## Required tasks
(1) Name each of the structural conflicts that the Spells of Grey series bible says are built into the premise.
(2) Using the Spells of Grey series bible, state whether each statement agrees with it. Answer yes or no, and quote the deciding words.
(a) Castor was exiled years earlier.
(b) Grey learns who Mr. Gilby really is before the audience does.
(c) The treasure Grey must bring home is the Symphony Stone.
(3) Reproduce the Spells of Grey series bible word for word from "- The secret" up to and including "a New Yorker.".

## Page extract
::::::::::

Vertical Series Bible & Episodes 1–10
Spells of Grey
A prince from a fantastic world travels to New York on a quest to recover a lost treasure — and learns the gem isn’t the only thing his father buried there.
Part One — The Bible +
+ Why This Project Works as a Vertical
Vertical rewards structural conflict — tension built into the premise itself, not manufactured scene to scene. This one has three built in, stacked so they pay off in sequence rather than all at once:
- The mission — Grey has to get the Symphony Stone home or lose everything: his hero’s charter, his place in the succession, his father’s respect.
- The secret — Grey can’t tell anyone in New York what he is without risking exactly the kind of chaos his father warned him about, but the one person he needs to trust is a New Yorker.
- The family lie — the audience learns before Grey does that “Mr. Gilby,” Gail’s boss, is Grey’s brother Castor — exiled here years earlier under circumstances the King never explained. Every scene with Gilby in it is quietly loaded for anyone paying attention, which is exactly the kind of dramatic irony that makes people tap “next.”

::::::::::

## Supplied material
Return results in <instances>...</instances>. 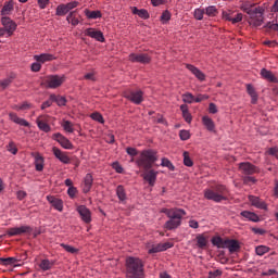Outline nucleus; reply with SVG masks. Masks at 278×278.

::::::::::

## Responses for each task
(1)
- The mission
- The secret
- The family lie

(2)
(a) Yes: "exiled here years earlier under circumstances the King never explained"
(b) No: "the audience learns before Grey does"
(c) Yes: "Grey has to get the Symphony Stone home or lose everything"

(3)
- The secret — Grey can’t tell anyone in New York what he is without risking exactly the kind of chaos his father warned him about, but the one person he needs to trust is a New Yorker.